Comment adapter une politique locale de santé au plus près des besoins des habitants ? Grâce à une démarche inédite de démocratie sanitaire, la ville de Marseille a peut-être la réponse à cette problématique complexe. Cette municipalité a en effet créé une instance innovante : un Conseil communal de santé (CCS).
« Notre politique de santé vise à prendre soin de tous les habitants, en réduisant les inégalités sociales et territoriales de santé. Nous avons pour objectif la santé pour tous, quel que soit le lieu de résidence », déclare Michèle Rubirola, première adjointe au maire de Marseille déléguée à la santé. « C’est pour renforcer cette ambition que nous avons décidé de lancer, fin octobre 2021, le premier Conseil communal de santé en France. L’enjeu est de coconstruire une politique de santé publique plus égalitaire et transparente, avec l’ensemble des acteurs de terrain », explique cette élue.
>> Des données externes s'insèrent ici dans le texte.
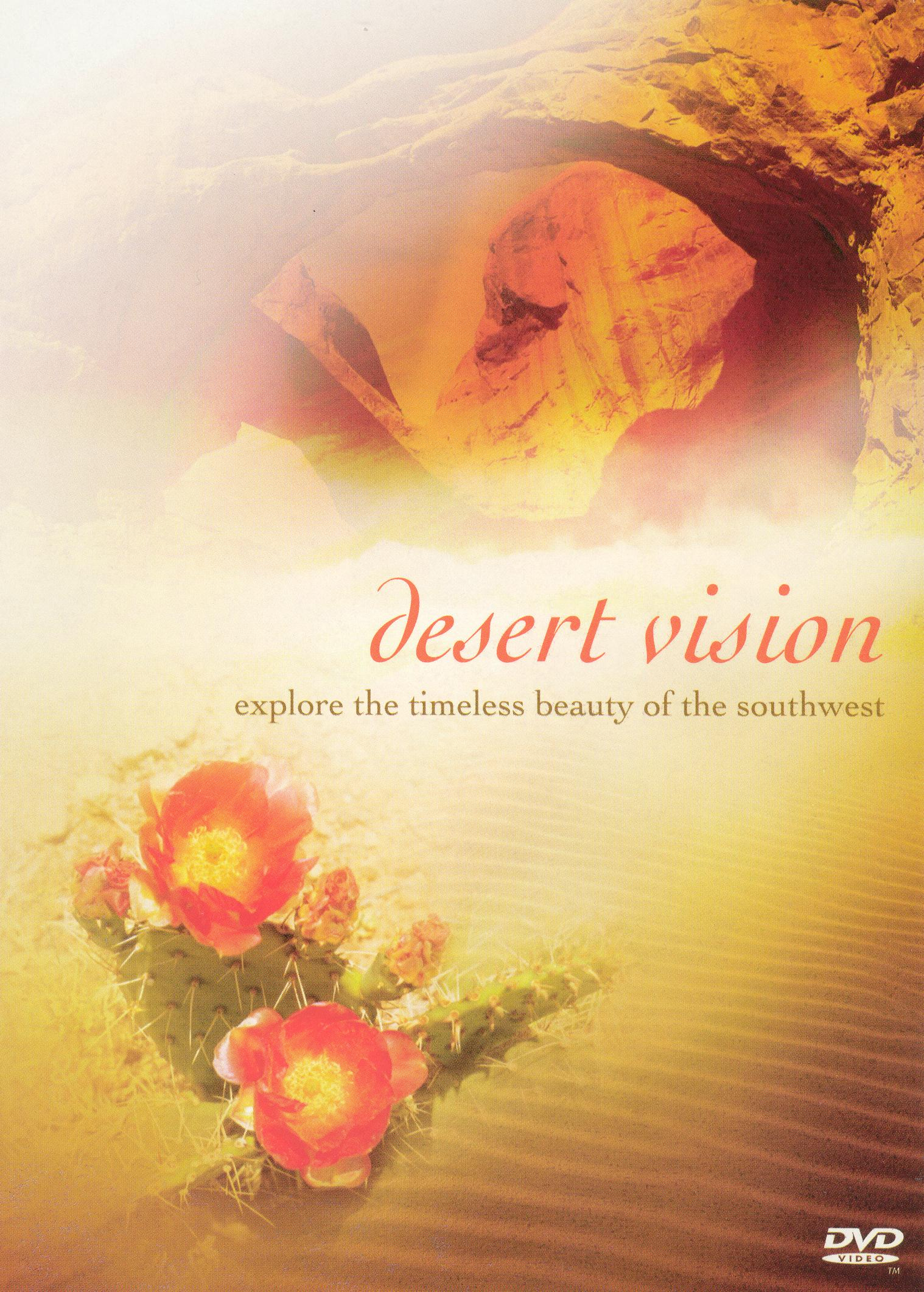 Desert Vision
« Véritable instance de démocratie en santé, le Conseil communal de santé s’appuie sur une expertise globale émanant à la fois de scientifiques, de professionnels de santé et de citoyens engagés, ce qui contribuera à mettre en place une politique de santé pour et avec nos concitoyens », précise Michèle Rubirola.
Organe apolitique
« C’est un acquis incontestable pour les Marseillais, car ce conseil n’a d’équivalent nulle part ailleurs », indique Yazid Attalah, président de l’association Santé et environnement pour tous (Sept). « De la même façon que les comités d’intérêt de quartier sont consultés en cas de rénovation urbaine ou d’aménagement territorial, il est normal que des personnalités issues de la société civile puissent donner leur avis sur la santé », renchérit ce militant. Son association fait intervenir des médiateurs auprès de la population pour faciliter l’accès à la santé et à la prévention.
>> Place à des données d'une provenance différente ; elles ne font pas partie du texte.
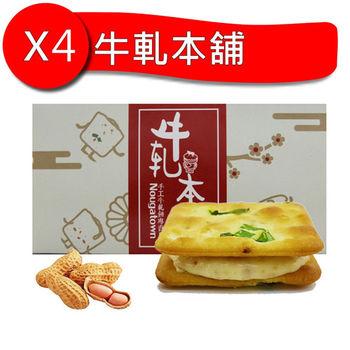 【牛軋本舖】手工牛軋糖夾心餅乾-花生 X 4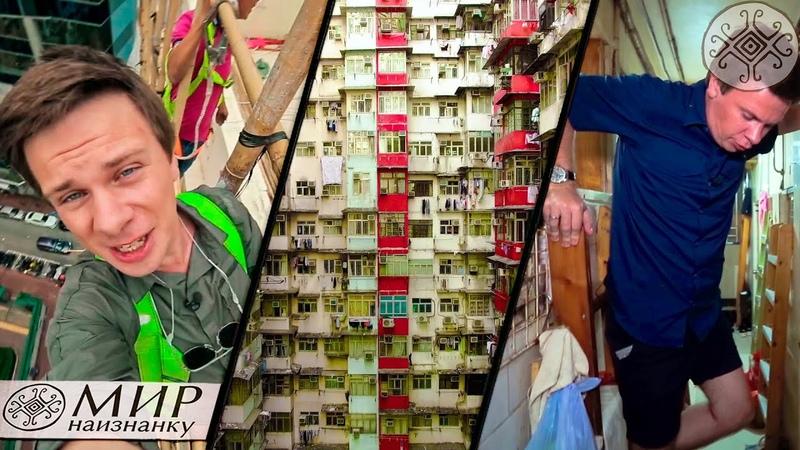 ГОНКОНГ обратная сторона жизни города миллионеров Китай Мир наизнанку 11 сезон 13 серия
Composé de 39 membres, le CCS compte quatre collèges qui représentent respectivement les professionnels de santé, les chercheurs et les scientifiques, les acteurs du médico-social, et enfin, les associations, fondations et mouvements citoyens. Pour l’heure, les premiers travaux concernent plusieurs thématiques jugées prioritaires : Covid-19, santé et précarité, toxicomanie et réduction des risques, accès aux soins et innovation dans l’offre de soins.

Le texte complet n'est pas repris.